Statin research calls current guidelines into question
Statin research calls current guidelines into question
LDL-C levels may need to be lower than 100 mg/dL
New research is challenging the current guidelines of how to treat atherosclerotic coronary disease with statin drugs. Current guidelines by the National Cholesterol Education Program have set a therapy target of 100 mg/dL.
Two recent head-to-head trials, however, suggest that intensive statin therapy may be of greater benefit.
"The implications of this turning point — that is, of the new era of intensive statin therapy — are profound," says Eric J. Topol, MD, chairman and professor at the Department of Cardiology of The Cleveland Clinic Foundation. Topol’s comments appeared in an editorial in the April 8 issue of the New England Journal of Medicine.
One of the trials, Reversing Atherosclerosis with Aggressive Lipid Lowering (REVERSAL), compared the effects of patients randomly assigned a moderate lipid-lowering regimen consisting of 40 mg pravastatin or an intensive lipid-lowering regimen consisting of 80 mg atorvastatin.
Between June 1999 and September 2001, 654 patients were randomized and received the study drug; 502 had intravascular ultrasound examinations to evaluate build-up in coronary arteries at baseline and after 18 months of treatment.
Baseline LDL-C level was reduced to 110 mg/dL in the pravastatin group and to 79 mg/dL in the atorvastatin group. In addition, progression of coronary atherosclerosis occurred in the pravastatin group (2.7%) compared with baseline. Progression did not occur in the atorvastatin group (-0.4%) compared with baseline. Both drugs showed a similar incidence of side effects.

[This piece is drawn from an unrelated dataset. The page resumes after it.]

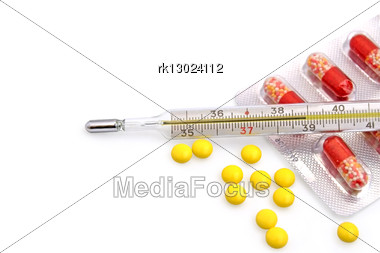 Thermometer With The Yellow Pills In Bulk And Red-white Capsules In A Package Stock Photo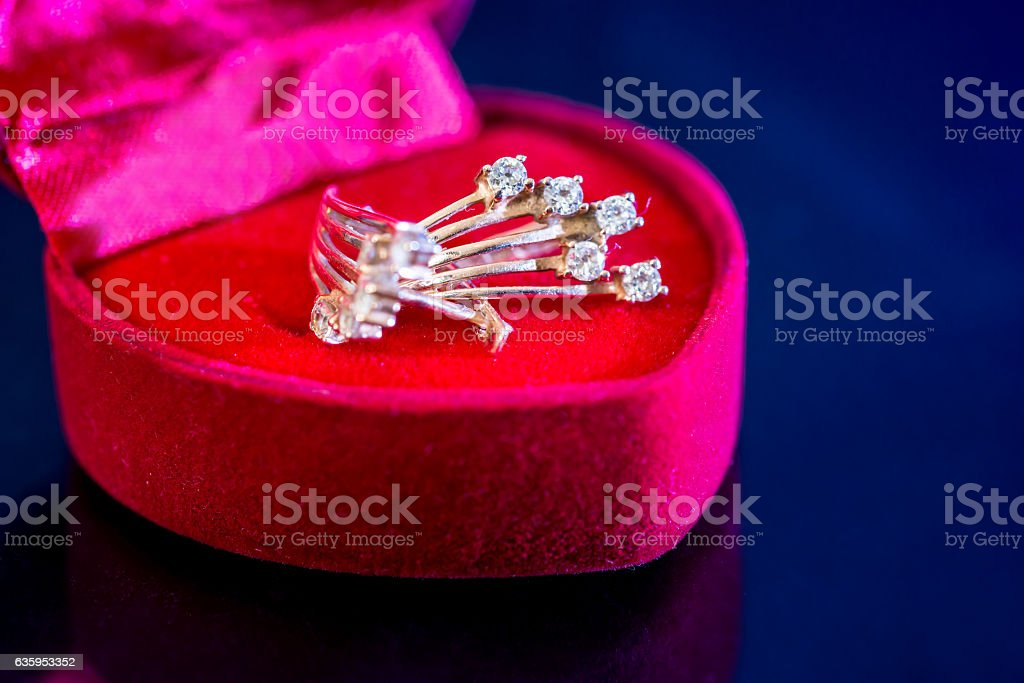 gold earrings stud  in red box isolated. stock photo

"For patients with coronary heart disease, intensive lipid-lowering treatment with atorvastatin reduced progression of coronary atherosclerosis compared with pravastatin," the researchers concluded. The study was funded by Pfizer, which makes atorvastatin, but was conducted independently by The Cleveland Clinic Cardiovascular Coordinating Center. The results of the study were published in the March 3 issue of the Journal of the American Medical Association.
Bristol-Myers Squibb, the maker of pravastatin, criticized the research. The company argued that a halt in the growth of plaque was not necessarily the same as a reduction in heart attacks and deaths. It then funded Harvard Medical School researchers to prove that its drug treatment was as good as atorvastatin. And PROVE-IT they did, although not in the way Bristol-Myers Squibb would have liked.
The TIMI 22 study (Pravastatin or Atorvastatin Evaluation and Infection Therapy; PROVE-IT) enrolled 4,162 patients who had been hospitalized for an acute coronary syndrome within the preceding 10 days. The researchers compared 40 mg of pravastatin daily (standard therapy) with 80 mg of atorvastatin daily (intensive therapy).
The study was designed to establish the noninferiority of pravastatin as compared with atorvastatin with respect to the time to an endpoint event. The primary endpoint was a composite of death from any cause, myocardial infarction, documented unstable angina requiring rehospitalization, revascularization (performed at least 30 days after randomization), and stroke. Follow-up lasted 18-36 months, with a mean of 24 months.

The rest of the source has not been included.